Tempo di pagellone di fine anno, dunque, con i voti assegnati ai calciatori biancoverdi nelle pagelle di fine partita di TuttoAvellino. Al primo posto si piazza Dimitrios Sounas, con una media voto del 6,29. A seguire Iannarilli con una media voto di 6,27, ottenuta grazie alle ottime prestazioni nel finale di stagione. Terzo Daffara con 6,22 di media voto.
Appena sotto il podio Palumbo (6,20), Missori e Russo (6,11), Fontanarosa (6,06), Izzo e Besaggio (6,05). Sopra la sufficienza anche Sala (6,02 di media voto) e Simic (6,01), leggermente sotto Enrici (5,99), nonostante l'ottima seconda parte di stagione, Cancellotti, uno dei più utilizzati e quindi tra i più valutati della rosa, con un 5,98 di media voto e Palmiero, pure lui incappato in qualche brutta prova nel girone di andata (5,97 di media voto).
Involuto nella seconda parte di stagione Biasci, che ha chiuso sopra la sufficienza il girone di andata, ma dopo la tripletta al Cesena è incappato in una serie di prestazioni incolore, per una media voto finale di 5,93. Chi ha deluso in termini di voti, nonostante l'impegno e il sacrificio in campo, è stato Patierno: l'unico gol stagionale vale un 5,56 di media voto.

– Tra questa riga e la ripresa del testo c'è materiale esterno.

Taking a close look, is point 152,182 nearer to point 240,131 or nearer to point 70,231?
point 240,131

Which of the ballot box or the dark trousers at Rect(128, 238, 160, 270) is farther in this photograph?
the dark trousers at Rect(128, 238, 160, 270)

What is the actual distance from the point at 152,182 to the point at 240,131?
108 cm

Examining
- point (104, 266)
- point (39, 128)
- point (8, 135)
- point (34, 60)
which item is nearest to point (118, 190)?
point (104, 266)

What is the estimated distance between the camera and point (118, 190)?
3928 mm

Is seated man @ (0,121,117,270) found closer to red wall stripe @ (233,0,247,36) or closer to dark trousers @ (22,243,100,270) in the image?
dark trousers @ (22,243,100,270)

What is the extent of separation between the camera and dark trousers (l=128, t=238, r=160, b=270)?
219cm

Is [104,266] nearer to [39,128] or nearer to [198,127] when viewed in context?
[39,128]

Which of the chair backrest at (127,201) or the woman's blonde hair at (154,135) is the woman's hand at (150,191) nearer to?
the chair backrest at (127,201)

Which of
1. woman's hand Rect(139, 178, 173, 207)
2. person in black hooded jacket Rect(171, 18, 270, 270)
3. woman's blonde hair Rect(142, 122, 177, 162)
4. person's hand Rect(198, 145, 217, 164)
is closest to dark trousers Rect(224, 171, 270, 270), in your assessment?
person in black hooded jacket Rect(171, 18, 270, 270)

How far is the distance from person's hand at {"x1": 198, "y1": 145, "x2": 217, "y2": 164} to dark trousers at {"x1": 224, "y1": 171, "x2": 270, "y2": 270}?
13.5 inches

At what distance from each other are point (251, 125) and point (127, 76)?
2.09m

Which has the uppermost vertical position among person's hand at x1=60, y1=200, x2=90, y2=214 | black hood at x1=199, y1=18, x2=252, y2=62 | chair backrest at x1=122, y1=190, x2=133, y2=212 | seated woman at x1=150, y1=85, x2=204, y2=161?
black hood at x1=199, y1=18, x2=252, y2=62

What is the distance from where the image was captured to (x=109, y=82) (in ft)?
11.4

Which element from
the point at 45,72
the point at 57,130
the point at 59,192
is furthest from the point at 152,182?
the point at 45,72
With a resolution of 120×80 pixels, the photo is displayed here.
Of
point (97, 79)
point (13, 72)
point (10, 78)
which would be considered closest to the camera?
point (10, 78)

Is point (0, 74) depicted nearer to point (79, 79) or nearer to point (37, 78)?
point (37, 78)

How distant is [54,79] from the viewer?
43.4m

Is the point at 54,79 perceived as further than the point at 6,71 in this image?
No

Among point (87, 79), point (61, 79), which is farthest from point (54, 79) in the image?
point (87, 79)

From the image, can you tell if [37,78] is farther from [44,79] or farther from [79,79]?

Hanno fortemente deluso Insigne (5,44) e Tutino (5,38).
A causa dello scarso impiego del girone di ritorno, Kumi ha chiuso col 5,62 di media voto, Milani con il 5,61. Non giudicabili per le poche partite giocate, i vari Le Borgne (che non ha particolarmente brillato incassando anche due pesanti insufficienze a Venezia - espulso - e contro il Catanzaro), Favilli (quasi sempre in infermeria, con il guizzo a Mantova a cancellare in parte l'errore dal dischetto contro il Catanzaro), Sgarbi, Pandolfi (male a Catanzaro), Reale e D'Andrea, oltre ad Armellino, poco utilizzato sia da Biancolino che da Ballardini, e ai ceduti Crespi (6,12 di media voto fino alla sua partenza), Cagnano, Lescano, Manzi, Gyabuaa.